A combination of data collected by the McCann Lab and the MNDMNRF were used. Note these methods pertain to samples collected by the McCann Lab in 2016 and 2017. Details on sample collection of additional Ontario Ministry of Northern Development, Mines, Natural Resources and Forestry (MNDMNRF) samples used in stable isotope analysis can be found in the Annual Report of Fisheries Assessment Projects Conducted on Lake Huron, 2017 (MNDMNRF, 2018).Muscle tissue samples were collected from fish and whole invertebrates for stable isotope (SI) analysis from both Parry Sound and control sites in the summer 2017. Fish samples were collected using Ontario multi-mesh gill nets following a modified broad-scale monitoring (BsM) protocol of the fish community (Sandstrom et al., 2013) and supplemented with targeted angling. Both overnight and daytime sets were employed in the sampling protocol.

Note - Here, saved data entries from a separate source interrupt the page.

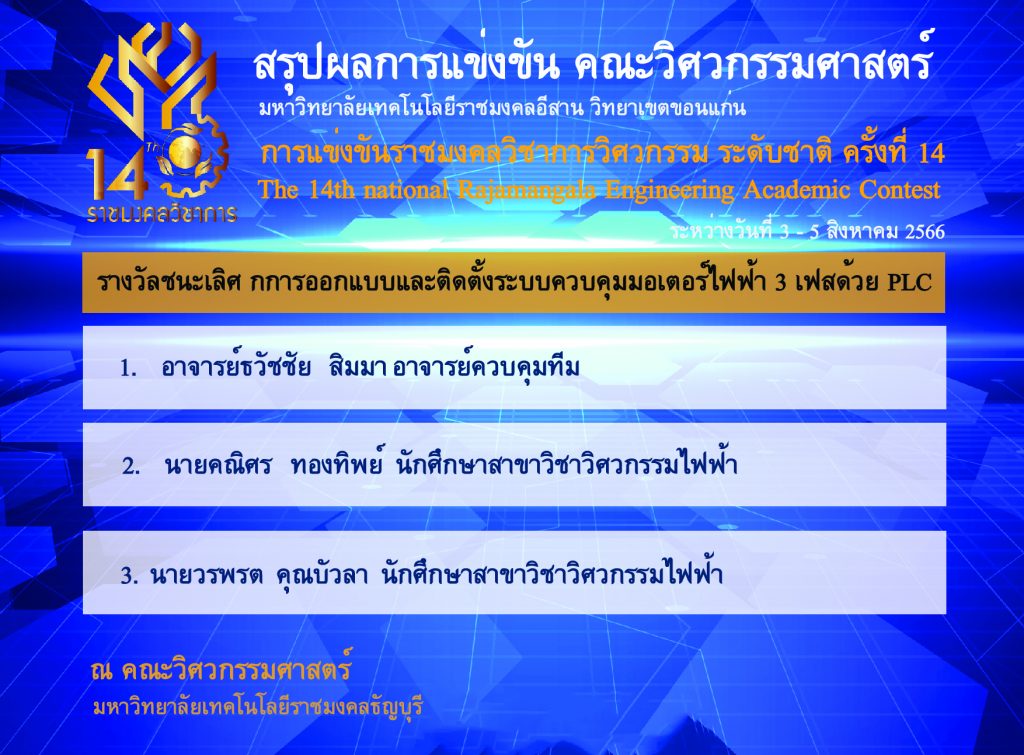 14
ราชมงคลวิชาการ

สรุปผลการแข่งขัน คณะวิศวกรรมศาสตร์

มหาวิทยาลัยเทคโนโลยีราชมงคลอีสาน วิทยาเขตขอนแก่น

การแข่งขันราชมงคลวิชาการวิศวกรรม ระดับชาติ ครั้งที่ 14

The 14th national Rajamangala Engineering Academic Contest

ระหว่างวันที่ 3 - 5 สิงหาคม 2566

รางวัลชนะเลิศ กการออกแบบและติดตั้งระบบควบคุมมอเตอร์ไฟฟ้า 3 เฟสด้วย PLC

1. อาจารย์ธวัชชัย สิมมา อาจารย์ควบคุมทีม

2. นายคณิศร ทองทิพย์ นักศึกษาสาขาวิชาวิศวกรรมไฟฟ้า

3. นายวรพรต คุณบัวลา นักศึกษาสาขาวิชาวิศวกรรมไฟฟ้า

ณ คณะวิศวกรรมศาสตร์

มหาวิทยาลัยเทคโนโลยีราชมงคลธัญบุรี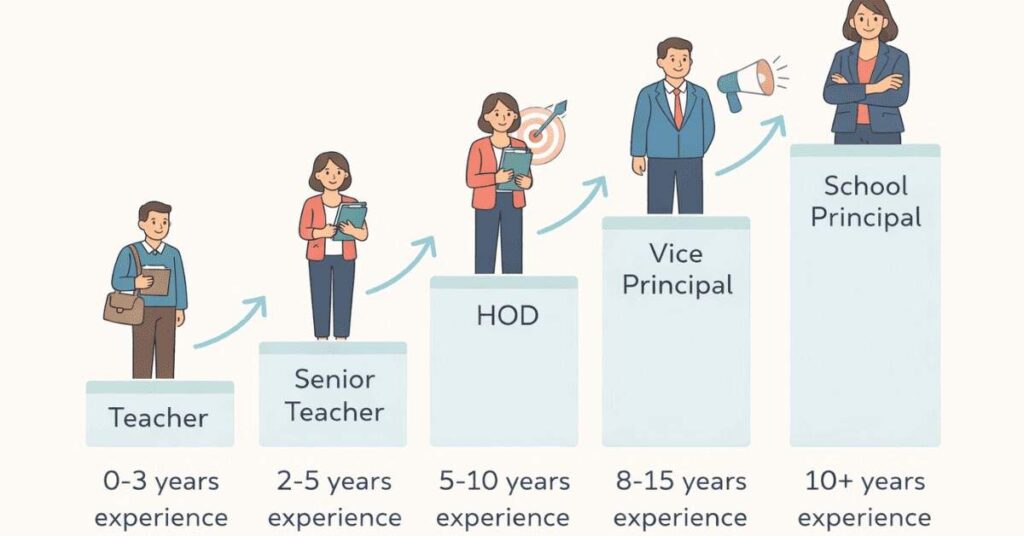 Teacher

0-3 years experience

Senior Teacher

2-5 years experience

HOD

5-10 years experience

Vice Principal

8-15 years experience

School Principal

10+ years experience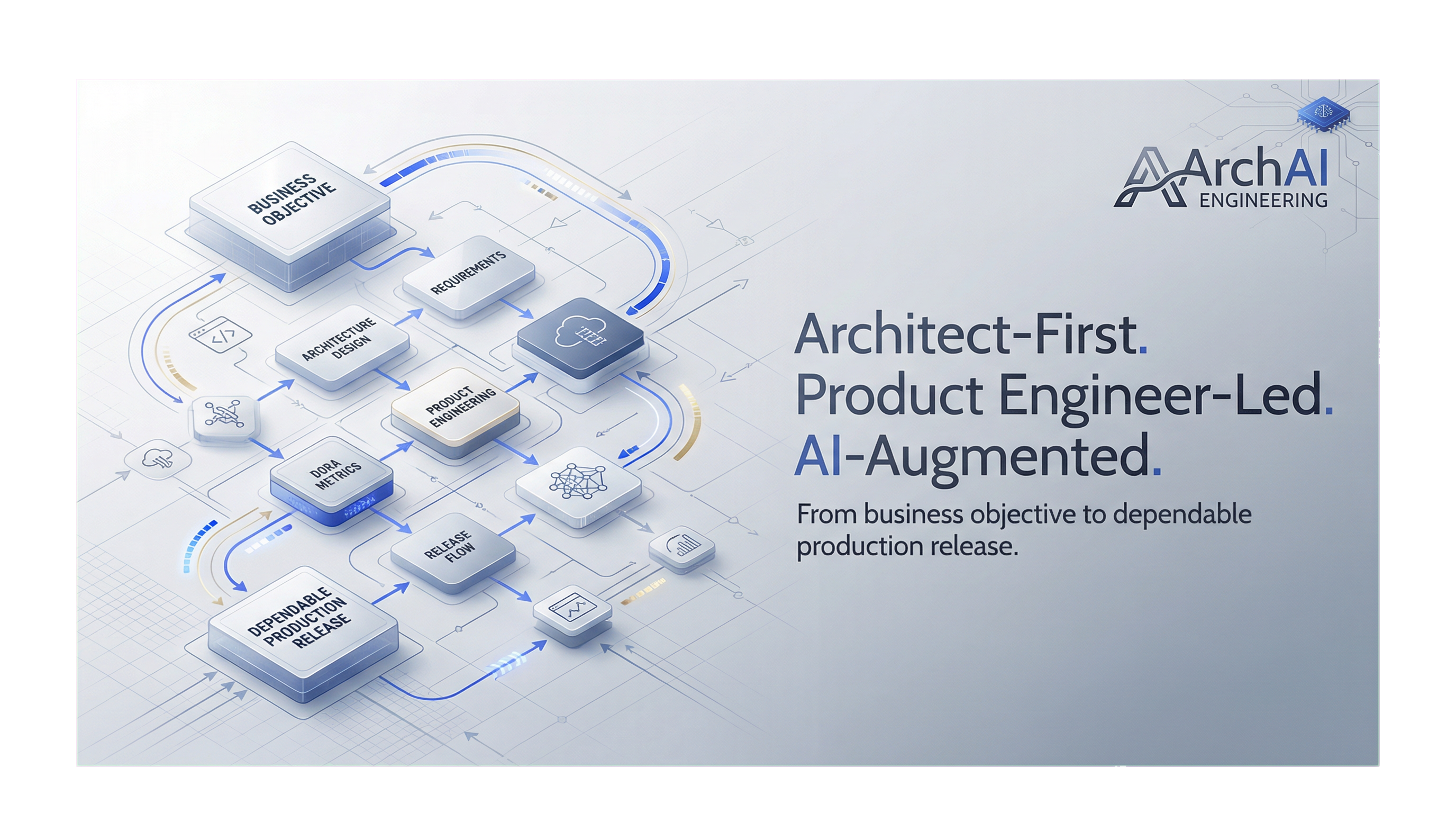 BUSINESS OBJECTIVE

REQUIREMENTS

ARCHITECTURE DESIGN

PRODUCT ENGINEERING

DORA METRICS

RELEASE FLOW

DEPENDABLE PRODUCTION RELEASE

ArchAI ENGINEERING

Architect-First.
Product Engineer-Led.
AI-Augmented.

From business objective to dependable production release.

All gill nets were set for a duration of ~12 h before retrieving fish. Weight (g), length (mm), and two muscle tissue plugs from behind the dorsal fin were collected from fish. Snails and mussels (Unionidae sp., and Dreissena polymorpha) were collected from each sampling site to provide baseline stable isotope values. Additionally, feed and muscle tissue from farmed rainbow trout was also collected each year from Aqua-Cage Fisheries in Parry Sound. All samples were stored at -20˚C after collection until further analysis. One muscle plug from all fish, feed, and baseline samples collected were prepared for stable isotope analysis. Samples were thawed in the lab and dried at 60 °C in a drying oven for 48 h. Once dried, they were individually ground using a mortar and pestle and scooped into a labelled centrifuge tube. The samples were sent to the University of Windsor GLIER (Windsor, ON, Canada) laboratories for carbon and nitrogen isotopic analysis. See Appendix S2: Section S4 of manuscript for details on statistical methods.

Hydroacoustic Data:

In July 2017, both night-time and day-time hydroacoustic surveys were conducted in Lake Huron along four transects at increasing distances from the Aqua-Cage Fisheries cage-culture (Parry Sound, Ontario, Canada; Fig. 6). The central (C), transect started closest to the net-pen and was considered the experimental transect with the strongest predicted influence of net-pen, the west (W), east (E), and far eastern (EE) transects were considered reference transects. The C, W and E transects had a maximum depth of 111m, the EE transect had a maximum depth of 91m.  The day-time surveys were conducted from 2:30pm to 7pm, while the night-time surveys were conducted from 11:45pm to 4 am. The thermocline was estimated based on temperature profiles, sitting at approximately 10m below the surface.  All transects started well below the thermocline (all start depths >40m). Hydroacoustic procedures were based on Parker-Stetter et al.’s (2009) “Standard operating procedures for fisheries acoustic surveys in the great lakes”. See Appendix S2: Section S3 of manuscript for full explanation of hydro acoustic survey and data post-processing.